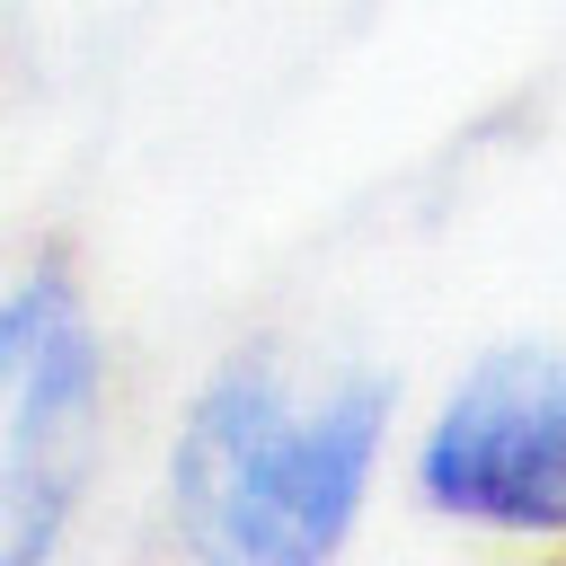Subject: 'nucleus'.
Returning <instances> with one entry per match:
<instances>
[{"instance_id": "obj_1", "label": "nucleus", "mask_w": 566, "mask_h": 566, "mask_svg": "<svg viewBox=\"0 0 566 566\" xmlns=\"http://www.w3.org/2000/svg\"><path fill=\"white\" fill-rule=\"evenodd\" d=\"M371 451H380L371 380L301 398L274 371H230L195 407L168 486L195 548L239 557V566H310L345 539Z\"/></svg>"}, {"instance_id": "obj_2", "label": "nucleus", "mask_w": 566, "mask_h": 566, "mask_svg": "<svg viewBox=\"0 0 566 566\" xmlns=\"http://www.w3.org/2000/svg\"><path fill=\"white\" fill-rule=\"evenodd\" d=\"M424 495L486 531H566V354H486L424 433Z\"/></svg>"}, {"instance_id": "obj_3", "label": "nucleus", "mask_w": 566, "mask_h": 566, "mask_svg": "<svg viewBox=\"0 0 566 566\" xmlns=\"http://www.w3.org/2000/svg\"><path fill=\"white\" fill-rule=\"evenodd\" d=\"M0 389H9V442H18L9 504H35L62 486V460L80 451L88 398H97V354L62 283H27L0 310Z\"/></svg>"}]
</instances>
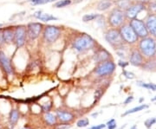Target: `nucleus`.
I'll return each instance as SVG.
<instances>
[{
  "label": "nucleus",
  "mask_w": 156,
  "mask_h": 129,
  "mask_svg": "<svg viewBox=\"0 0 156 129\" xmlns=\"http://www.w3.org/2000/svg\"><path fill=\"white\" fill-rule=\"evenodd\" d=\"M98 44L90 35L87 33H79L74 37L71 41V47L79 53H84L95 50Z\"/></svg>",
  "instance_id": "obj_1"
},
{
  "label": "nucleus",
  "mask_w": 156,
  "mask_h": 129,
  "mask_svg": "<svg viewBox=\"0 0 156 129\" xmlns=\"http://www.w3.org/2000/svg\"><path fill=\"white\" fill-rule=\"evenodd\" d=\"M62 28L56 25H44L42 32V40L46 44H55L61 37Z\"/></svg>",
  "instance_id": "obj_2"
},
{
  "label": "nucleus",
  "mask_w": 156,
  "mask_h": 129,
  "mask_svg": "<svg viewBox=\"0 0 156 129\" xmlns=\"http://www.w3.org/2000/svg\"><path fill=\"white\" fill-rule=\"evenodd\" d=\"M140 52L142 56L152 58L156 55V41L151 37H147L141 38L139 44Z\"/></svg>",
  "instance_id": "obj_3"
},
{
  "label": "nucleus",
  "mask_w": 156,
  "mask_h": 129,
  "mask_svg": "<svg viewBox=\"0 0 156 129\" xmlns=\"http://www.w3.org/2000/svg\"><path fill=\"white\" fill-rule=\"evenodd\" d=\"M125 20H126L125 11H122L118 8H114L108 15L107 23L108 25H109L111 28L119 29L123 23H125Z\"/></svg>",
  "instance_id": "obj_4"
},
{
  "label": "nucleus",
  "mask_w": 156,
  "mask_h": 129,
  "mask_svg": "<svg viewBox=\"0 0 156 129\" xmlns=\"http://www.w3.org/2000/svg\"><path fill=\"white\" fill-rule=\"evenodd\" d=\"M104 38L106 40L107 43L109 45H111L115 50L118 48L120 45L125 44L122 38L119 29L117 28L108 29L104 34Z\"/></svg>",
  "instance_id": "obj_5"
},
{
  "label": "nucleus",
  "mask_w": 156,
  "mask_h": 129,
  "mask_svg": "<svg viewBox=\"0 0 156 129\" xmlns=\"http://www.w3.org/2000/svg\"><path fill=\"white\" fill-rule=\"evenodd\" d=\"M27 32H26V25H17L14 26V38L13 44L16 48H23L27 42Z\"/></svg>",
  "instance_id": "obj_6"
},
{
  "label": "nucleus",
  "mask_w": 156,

***

_Problem to solve_. How many lines in the rows above contain the string "instances", counting only case-exact matches? Reply with the number alone.

_Complete answer_. 4